Comments (17)
Maybe rather than trying to have all these options on a single operator, maybe Kafka Producer/Consumer operator that handles the low-level properties and MessageHub Producer/Consumer wrappers that are only intended to support MessageHub and have their configuration focussed on that.
So one set focused on connecting directly to Kafka servers and one on connecting to MessageHub.
from streamsx.kafka.
+1 to the idea of MessageHub-only wrappers. This would help make a virtually fool-proof operator for that case.
from streamsx.kafka.
That wasn't what I meant, but instead the app should be able to have the last word in setting properties, so if it sets some_kafka_property='a' then that wins.
Let me see if I understand your point. You are suggesting that app config should primarily be used for setting things that will be the same across applications, such as broker urls or credentials. For other properties that affect how the application works (i.e. acks=all or buffer.size=whatever), the application should be allowed to set (or override) these properties as needed.
This boils down to a couple of things then:
- The property precedence should be changed such that properties set at the application level take precedence over the properties set at the app config level
- Documentation on the best practices when using these operators
from streamsx.kafka.
What would the format of the submission time value be?
from streamsx.kafka.
What would be the method for providing the username/password required in the jaas.conf file for the Message Hub login? One solution that I haven't tried out might be to leverage the new sasl.jaas.config Kafka Property. Discussion about this is here.
from streamsx.kafka.
- For the submission-time value, I was planning to keep it as a list of key=value pairs (same as the existing Kafka operators)
- As for the MessageHub wrappers, could you provide a little more info on how you think this should work? Would the MessageHub ops be Java primitive operators that extend the "low-level" Kafka operators, or would they be SPL composites?
from streamsx.kafka.
@Alex-Cook4 Sorry, I forgot to mention the JAAS config in the above proposal. My plan is to eliminate the jaasFile
and jaasFilePropName
parameters and use the sasl.jaas.config property that you mentioned. I already prototyped this in my workspace and I am able to connect to MessageHub same as before. More interestingly, I am able to construct the value for this property using only the information provided in the MessageHub creds. This means users will no longer have to deal with JAAS files when connecting to MessageHub.
Users connecting to a secured on-prem Kafka cluster will still need to provide JAAS information, but they can pass in that info using the sasl.jaas.config property rather than as a separate file.
Edit: I added a section to the above proposal regarding SASL/JAAS.
from streamsx.kafka.
Excellent! Yes, I didn't realize that everything is in the credentials file now. That will make this so much easier.

§ **Records provided**
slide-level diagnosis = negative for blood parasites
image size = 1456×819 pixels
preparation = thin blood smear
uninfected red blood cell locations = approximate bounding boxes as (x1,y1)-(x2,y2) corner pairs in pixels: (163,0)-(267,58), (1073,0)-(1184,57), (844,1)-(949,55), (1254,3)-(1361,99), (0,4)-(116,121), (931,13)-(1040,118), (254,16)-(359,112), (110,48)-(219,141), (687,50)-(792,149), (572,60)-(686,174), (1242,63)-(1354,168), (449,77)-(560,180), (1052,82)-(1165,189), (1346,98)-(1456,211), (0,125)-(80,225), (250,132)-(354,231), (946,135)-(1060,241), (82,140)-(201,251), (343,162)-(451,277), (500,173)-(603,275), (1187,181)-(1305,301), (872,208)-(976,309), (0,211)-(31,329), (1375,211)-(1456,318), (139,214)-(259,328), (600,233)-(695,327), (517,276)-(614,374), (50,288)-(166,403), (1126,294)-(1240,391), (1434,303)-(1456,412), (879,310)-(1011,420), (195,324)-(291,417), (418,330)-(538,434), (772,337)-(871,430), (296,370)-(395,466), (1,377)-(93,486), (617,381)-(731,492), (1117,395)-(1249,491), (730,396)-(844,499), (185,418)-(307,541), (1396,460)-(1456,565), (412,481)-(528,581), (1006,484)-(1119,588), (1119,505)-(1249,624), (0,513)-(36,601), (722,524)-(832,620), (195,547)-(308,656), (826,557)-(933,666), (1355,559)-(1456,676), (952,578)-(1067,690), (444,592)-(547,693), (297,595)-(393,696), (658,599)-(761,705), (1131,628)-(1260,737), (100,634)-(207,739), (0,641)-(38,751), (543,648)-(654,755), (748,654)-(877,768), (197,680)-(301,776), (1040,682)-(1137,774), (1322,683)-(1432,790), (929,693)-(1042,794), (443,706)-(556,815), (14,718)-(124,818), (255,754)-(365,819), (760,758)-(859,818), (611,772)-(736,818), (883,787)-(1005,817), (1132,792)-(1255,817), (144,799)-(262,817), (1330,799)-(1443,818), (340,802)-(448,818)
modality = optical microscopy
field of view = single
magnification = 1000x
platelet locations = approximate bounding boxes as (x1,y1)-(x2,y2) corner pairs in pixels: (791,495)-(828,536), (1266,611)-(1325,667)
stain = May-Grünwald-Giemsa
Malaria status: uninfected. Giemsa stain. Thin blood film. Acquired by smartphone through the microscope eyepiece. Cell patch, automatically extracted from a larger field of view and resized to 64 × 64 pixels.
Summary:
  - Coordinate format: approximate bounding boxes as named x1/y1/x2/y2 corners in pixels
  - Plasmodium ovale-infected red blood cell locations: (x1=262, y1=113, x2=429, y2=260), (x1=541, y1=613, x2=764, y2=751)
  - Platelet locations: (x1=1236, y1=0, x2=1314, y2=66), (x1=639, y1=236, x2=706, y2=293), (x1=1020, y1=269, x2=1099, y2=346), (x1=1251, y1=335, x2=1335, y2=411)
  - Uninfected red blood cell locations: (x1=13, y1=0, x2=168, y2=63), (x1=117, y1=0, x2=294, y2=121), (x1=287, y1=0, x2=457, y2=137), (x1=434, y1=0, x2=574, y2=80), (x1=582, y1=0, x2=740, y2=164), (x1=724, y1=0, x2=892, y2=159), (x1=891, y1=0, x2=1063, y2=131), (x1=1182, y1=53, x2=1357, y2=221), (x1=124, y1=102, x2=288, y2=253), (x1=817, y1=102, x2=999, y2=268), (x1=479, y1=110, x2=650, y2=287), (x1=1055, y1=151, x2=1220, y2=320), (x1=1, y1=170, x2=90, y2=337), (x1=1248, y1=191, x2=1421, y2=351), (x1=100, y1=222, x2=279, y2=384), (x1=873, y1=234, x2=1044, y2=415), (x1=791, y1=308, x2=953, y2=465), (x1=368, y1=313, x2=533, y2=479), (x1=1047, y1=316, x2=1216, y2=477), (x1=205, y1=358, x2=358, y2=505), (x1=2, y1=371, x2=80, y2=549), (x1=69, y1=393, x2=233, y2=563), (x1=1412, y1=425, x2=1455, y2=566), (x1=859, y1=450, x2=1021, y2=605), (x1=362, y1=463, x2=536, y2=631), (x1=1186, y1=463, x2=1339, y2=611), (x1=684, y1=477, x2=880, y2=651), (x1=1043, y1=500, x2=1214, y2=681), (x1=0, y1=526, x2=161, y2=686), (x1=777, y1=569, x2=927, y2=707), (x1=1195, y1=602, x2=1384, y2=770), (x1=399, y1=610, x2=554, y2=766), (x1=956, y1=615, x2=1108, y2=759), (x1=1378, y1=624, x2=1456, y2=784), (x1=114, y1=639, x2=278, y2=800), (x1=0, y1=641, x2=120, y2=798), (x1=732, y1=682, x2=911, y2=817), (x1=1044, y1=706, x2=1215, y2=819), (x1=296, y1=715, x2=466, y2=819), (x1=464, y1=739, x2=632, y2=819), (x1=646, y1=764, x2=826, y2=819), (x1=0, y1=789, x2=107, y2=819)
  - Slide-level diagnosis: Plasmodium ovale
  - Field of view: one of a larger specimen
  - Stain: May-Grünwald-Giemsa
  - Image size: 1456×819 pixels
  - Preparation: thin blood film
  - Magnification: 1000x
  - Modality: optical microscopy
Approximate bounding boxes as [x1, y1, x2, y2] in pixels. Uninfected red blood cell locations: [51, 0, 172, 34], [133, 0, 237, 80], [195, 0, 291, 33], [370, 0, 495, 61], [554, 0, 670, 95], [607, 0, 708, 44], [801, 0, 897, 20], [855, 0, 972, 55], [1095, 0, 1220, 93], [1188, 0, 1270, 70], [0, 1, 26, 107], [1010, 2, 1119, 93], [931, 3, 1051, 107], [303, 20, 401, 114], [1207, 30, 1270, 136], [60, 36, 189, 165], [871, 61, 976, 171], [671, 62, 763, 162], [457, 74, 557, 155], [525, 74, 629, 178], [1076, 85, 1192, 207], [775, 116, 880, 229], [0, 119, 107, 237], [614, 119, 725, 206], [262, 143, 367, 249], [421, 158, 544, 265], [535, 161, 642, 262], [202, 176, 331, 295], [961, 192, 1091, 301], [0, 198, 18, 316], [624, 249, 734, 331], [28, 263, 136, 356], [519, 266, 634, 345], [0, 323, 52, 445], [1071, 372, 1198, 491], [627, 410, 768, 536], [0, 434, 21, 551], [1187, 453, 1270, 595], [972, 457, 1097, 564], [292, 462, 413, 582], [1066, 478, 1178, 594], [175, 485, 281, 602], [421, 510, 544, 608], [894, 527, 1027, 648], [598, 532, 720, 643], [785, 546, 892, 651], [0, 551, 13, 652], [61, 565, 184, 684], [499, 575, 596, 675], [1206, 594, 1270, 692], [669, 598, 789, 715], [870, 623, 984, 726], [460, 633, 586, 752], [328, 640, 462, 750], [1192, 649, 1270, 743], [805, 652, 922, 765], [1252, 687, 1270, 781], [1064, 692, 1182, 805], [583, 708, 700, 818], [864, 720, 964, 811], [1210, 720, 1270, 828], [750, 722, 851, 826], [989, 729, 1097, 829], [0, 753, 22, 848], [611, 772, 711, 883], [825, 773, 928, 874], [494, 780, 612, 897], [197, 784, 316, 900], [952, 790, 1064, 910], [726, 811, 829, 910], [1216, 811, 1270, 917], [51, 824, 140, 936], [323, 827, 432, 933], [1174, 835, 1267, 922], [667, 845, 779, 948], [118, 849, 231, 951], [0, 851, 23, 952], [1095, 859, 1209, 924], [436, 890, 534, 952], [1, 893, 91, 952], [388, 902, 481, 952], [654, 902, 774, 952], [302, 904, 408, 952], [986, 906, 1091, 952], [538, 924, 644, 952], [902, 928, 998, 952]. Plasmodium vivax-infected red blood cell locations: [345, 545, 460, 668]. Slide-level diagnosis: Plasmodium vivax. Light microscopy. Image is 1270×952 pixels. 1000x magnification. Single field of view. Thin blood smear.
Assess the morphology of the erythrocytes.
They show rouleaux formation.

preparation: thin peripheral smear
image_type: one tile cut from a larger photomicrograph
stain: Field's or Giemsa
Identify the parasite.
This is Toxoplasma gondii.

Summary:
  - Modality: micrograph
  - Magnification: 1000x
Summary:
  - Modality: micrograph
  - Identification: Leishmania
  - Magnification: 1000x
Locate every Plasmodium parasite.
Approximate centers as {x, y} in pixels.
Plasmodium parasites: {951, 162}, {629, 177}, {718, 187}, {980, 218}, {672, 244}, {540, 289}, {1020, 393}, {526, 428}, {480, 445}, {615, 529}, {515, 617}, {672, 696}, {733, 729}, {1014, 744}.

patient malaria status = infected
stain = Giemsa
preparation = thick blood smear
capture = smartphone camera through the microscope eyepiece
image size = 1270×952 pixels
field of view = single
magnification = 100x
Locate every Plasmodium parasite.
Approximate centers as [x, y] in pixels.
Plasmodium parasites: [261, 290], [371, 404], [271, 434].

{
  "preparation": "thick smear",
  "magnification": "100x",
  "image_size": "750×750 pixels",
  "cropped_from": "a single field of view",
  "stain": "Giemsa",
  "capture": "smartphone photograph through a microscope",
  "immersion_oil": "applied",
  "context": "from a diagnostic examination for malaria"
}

§ **Written request 1**
Write out the part of the Kafka operator thread from "Edit: I added" up to and including "so much easier.".
§ **Written request 2**
Answer these questions from the Kafka operator thread:
(a) What format was planned for the submission-time value?
(b) Which two parameters does the plan eliminate?
(c) Which property can users of a secured on-prem Kafka cluster use to pass in JAAS information?
§ **Written request 3**
Do these statements agree with the Kafka operator thread? Answer yes or no for each, and quote the words that decide it.
(a) Users connecting to MessageHub will still have to deal with JAAS files.
(b) Properties set at the application level should take precedence over those set at the app config level.
(c) The prototype could not connect to MessageHub.

§ **Final result 1**
Edit: I added a section to the above proposal regarding SASL/JAAS.
from streamsx.kafka.
Excellent! Yes, I didn't realize that everything is in the credentials file now. That will make this so much easier.

§ **Final result 2**
(a) A list of key=value pairs, the same as the existing Kafka operators.
(b) The jaasFile and jaasFilePropName parameters.
(c) The sasl.jaas.config property.

§ **Final result 3**
(a) No: "This means users will no longer have to deal with JAAS files when connecting to MessageHub."
(b) Yes: "properties set at the application level take precedence over the properties set at the app config level"
(c) No: "I am able to connect to MessageHub same as before."